Ethnic leaders told The Irrawaddy that the Ministry of Education had asked them to put forward lists of schoolteachers who teach ethnic languages at state schools, with the government in Naypyidaw to pay the instructors 30,000 kyats (US$30) monthly.
If true, it would be the first time the Union government has offered to compensate teachers for dedicating a portion of their instruction to ethnic language study.
In Mon State, a pioneering curriculum that included Mon language instruction has been taught since July, making schools in the state the first to teach an ethnic minority language in a government school in more than 50 years.
An ethnic Mon parliamentarian told The Irrawaddy that he had been told the monthly stipend would be paid retroactively from July.
“We asked for 40,000 [kyats], but they agreed to provide 30,000 for one person,” said Aung Naing Oo, a lawmaker from Moulmein.
“We got our right to let our children study their mother tongue. We need to say thanks to the government. But we want to say to our Mon people, we have not achieved our political goals yet. It is just the beginning, just a little progress,” he said.
In Mon State, literature is highly valued, and Buddhist teachings are taught from a young age from Mon-language texts.
“It is important for our Mon children to be able to read their language,” said Aung Naing Oo. “Our children will understand the value of their literature when they can read in their mother language.”
Kachin Literature and Culture (KLC) told The Irrawaddy that the organization had also been informed that government schools in Kachin State would receive money from Naypyidaw for instructors who teach the Kachin language in schools. Currently, there is not an ethnic Kachin language component to government schools’ curricula in Kachin State.
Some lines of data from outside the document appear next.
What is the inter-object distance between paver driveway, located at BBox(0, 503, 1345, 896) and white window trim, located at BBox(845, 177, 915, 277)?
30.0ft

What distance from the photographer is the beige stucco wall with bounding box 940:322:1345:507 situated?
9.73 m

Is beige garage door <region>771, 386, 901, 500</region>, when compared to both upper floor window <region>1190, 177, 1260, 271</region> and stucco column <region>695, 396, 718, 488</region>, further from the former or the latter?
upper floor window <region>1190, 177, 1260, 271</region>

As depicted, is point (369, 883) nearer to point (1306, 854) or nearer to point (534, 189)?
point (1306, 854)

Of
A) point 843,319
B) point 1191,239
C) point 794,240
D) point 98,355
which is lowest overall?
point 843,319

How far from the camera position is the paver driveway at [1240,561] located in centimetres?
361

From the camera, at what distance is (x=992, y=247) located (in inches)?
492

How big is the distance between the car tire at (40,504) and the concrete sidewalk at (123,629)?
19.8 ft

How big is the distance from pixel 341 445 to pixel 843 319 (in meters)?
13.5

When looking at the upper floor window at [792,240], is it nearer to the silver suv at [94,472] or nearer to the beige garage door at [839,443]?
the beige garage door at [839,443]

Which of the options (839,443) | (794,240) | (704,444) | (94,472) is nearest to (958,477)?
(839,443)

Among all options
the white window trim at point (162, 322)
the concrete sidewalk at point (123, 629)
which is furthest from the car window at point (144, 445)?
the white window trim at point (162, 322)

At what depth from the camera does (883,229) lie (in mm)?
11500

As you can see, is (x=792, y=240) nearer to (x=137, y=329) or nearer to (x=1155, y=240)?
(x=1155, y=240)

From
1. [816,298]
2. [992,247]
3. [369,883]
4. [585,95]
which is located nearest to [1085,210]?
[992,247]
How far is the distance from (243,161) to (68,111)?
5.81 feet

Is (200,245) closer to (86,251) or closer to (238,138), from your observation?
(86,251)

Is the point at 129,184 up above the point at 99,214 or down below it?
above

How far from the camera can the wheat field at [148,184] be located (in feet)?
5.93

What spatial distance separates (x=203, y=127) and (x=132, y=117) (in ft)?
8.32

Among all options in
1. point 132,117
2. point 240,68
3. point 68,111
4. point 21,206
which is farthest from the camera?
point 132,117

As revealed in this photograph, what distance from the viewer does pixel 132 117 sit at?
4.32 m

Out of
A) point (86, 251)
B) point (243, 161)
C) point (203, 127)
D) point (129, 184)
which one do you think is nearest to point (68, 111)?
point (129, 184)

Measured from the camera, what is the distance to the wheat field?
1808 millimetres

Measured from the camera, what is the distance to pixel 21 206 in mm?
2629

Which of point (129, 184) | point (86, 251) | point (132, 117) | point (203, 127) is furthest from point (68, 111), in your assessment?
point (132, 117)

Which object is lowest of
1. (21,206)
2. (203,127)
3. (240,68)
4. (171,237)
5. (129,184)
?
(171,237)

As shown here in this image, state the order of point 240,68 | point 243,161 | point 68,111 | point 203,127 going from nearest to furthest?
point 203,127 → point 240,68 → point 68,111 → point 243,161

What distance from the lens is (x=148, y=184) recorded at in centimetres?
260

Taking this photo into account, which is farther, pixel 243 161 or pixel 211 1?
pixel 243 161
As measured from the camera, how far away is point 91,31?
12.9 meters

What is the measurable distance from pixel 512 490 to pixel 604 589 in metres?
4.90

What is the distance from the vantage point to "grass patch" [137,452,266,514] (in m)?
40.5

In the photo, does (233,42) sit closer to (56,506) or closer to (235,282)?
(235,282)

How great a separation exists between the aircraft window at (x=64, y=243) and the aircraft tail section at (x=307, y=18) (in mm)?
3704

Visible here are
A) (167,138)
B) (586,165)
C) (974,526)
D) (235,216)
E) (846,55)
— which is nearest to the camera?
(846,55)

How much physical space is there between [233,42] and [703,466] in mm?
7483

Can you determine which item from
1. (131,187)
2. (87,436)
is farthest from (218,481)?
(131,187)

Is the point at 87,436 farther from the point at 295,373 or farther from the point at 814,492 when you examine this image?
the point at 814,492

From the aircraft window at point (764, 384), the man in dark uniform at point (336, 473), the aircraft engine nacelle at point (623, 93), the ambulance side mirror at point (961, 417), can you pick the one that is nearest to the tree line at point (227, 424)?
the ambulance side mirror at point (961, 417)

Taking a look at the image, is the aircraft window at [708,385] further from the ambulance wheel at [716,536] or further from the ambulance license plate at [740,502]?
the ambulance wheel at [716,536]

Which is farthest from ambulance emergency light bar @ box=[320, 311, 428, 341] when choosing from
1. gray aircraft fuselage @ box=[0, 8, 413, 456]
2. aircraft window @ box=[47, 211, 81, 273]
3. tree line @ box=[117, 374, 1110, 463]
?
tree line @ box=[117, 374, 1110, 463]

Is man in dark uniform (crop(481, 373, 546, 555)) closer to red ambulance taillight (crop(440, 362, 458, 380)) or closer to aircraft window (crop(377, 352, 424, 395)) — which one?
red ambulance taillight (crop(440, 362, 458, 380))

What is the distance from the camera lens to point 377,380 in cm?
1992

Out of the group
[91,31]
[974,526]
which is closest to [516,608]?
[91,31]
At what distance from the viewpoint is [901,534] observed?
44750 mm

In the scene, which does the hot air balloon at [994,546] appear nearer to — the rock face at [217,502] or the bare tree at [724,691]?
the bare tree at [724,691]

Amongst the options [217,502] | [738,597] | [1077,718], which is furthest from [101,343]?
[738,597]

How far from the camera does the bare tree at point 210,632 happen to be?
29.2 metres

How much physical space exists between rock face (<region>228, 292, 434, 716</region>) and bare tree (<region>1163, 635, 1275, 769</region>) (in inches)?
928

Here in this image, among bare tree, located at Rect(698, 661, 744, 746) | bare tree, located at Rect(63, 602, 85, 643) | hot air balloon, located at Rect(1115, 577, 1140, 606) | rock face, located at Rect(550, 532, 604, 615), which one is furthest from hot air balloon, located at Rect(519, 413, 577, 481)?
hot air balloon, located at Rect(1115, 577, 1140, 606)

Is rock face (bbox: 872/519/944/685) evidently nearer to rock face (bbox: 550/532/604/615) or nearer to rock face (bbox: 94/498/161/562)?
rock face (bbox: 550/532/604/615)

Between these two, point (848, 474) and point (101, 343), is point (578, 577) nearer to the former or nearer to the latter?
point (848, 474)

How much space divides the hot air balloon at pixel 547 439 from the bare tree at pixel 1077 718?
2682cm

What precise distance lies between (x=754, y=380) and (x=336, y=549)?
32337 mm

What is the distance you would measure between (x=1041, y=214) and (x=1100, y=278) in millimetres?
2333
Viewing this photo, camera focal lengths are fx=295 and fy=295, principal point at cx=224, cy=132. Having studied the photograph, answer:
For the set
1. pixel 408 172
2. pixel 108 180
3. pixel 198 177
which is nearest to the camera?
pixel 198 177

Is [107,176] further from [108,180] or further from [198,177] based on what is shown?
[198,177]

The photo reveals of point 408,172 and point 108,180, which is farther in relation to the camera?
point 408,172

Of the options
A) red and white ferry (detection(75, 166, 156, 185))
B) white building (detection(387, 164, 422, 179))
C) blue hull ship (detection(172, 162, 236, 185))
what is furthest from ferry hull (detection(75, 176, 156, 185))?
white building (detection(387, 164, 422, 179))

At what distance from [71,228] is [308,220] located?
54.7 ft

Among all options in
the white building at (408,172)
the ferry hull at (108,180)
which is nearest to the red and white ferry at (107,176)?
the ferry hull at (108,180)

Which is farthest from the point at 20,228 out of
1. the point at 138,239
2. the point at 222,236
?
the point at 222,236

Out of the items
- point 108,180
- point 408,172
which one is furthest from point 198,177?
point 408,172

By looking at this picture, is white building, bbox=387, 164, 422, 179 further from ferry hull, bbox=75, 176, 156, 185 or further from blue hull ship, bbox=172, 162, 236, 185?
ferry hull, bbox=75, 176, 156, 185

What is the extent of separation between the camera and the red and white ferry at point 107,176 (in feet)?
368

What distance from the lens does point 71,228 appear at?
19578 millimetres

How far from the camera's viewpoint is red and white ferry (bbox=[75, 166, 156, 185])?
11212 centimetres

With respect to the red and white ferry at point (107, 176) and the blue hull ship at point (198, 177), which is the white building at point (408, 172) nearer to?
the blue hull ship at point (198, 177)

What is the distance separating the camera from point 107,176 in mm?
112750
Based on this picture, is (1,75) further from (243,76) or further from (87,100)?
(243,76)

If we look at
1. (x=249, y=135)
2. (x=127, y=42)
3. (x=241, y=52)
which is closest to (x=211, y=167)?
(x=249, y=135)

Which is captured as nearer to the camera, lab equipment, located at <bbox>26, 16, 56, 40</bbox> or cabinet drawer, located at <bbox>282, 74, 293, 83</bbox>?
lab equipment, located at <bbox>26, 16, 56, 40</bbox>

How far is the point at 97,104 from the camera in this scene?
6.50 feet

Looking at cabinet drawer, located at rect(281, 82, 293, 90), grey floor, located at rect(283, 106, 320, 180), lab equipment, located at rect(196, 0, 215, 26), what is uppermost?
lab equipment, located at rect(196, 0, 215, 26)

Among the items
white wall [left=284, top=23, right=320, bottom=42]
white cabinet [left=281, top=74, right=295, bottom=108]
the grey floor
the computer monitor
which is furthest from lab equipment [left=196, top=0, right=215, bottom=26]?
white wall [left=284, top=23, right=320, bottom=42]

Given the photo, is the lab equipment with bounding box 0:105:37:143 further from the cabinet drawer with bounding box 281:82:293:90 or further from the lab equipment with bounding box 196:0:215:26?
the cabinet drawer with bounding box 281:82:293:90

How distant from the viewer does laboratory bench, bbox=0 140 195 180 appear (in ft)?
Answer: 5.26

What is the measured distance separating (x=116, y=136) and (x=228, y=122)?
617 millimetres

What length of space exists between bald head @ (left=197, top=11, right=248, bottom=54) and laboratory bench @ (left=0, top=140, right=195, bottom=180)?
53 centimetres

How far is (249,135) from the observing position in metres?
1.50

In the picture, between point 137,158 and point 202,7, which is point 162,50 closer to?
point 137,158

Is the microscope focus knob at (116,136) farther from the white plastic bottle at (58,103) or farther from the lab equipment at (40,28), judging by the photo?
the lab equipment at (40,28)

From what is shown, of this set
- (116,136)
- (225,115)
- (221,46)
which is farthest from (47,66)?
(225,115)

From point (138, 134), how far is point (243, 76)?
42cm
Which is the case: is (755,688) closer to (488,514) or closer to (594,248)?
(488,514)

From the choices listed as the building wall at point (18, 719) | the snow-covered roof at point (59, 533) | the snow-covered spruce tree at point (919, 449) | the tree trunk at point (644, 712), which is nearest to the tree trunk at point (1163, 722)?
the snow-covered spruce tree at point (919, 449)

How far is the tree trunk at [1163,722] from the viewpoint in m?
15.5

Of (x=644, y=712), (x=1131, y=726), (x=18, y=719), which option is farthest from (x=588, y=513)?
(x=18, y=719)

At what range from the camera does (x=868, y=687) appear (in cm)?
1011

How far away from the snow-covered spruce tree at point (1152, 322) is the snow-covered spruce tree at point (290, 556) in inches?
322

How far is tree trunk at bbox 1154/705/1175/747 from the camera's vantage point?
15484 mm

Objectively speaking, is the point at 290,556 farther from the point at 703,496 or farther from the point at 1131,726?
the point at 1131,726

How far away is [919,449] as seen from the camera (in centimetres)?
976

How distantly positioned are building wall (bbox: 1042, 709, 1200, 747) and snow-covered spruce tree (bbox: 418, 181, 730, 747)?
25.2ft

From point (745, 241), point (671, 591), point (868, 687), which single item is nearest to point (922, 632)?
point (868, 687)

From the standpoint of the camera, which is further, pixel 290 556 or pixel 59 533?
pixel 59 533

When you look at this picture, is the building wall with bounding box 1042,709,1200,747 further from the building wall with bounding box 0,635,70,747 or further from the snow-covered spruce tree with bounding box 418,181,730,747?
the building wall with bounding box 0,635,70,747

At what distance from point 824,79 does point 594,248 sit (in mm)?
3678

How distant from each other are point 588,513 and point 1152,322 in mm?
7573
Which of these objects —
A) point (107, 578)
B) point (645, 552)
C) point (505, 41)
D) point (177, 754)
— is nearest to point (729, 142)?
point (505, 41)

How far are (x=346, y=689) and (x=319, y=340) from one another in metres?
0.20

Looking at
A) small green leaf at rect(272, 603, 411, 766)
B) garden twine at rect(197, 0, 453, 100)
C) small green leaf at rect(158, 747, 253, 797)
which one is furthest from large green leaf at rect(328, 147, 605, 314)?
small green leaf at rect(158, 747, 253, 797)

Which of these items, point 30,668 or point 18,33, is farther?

Lum Nyoi, who is the joint secretary from KLC, said her group is helping to prepare government schools to teach the Kachin language.
“They [the Union government] told us to teach [the Kachin language] at schools. We have ongoing talks about the amount of teaching time,” she said.
Sai Maung Tin, a Union-level parliamentarian, said that ethnic Shan schools would also be allowed to incorporate the minority group’s language into the curriculum.
“Our schoolteachers may be provided money in the coming year’s budget,” he said. “We provide our own money to our schoolteachers at the moment.”
The Shan language is not currently taught during the school year, and children are most often given linguistic instruction over the summer months when class is not in session.
Asked about the importance of preserving the Shan language and literature, Sai Maung Tin said the matter was existential.
“Without Shan literature, the Shan people would disappear. Shan people will exist as long as their literature survives.”
Under the democratically elected U Nu government of the 1950s, all schools in Burma’s ethnic areas were permitted to teach ethnic languages, but the military regimes that ruled the country from 1962 enforced monolingual education in all state schools.
As a result, most ethnic groups in the country, as in other parts of the country, only schools run by ethnic rebel administrations have taught local languages.
Amid political reforms initiated after President Thein Sein came to power in 2011, ethnic lawmakers have made requests for mother-tongue teaching to be reinstated. Since 2012, teaching ethnic languages has been permitted, but only outside of school hours, and without any state funding.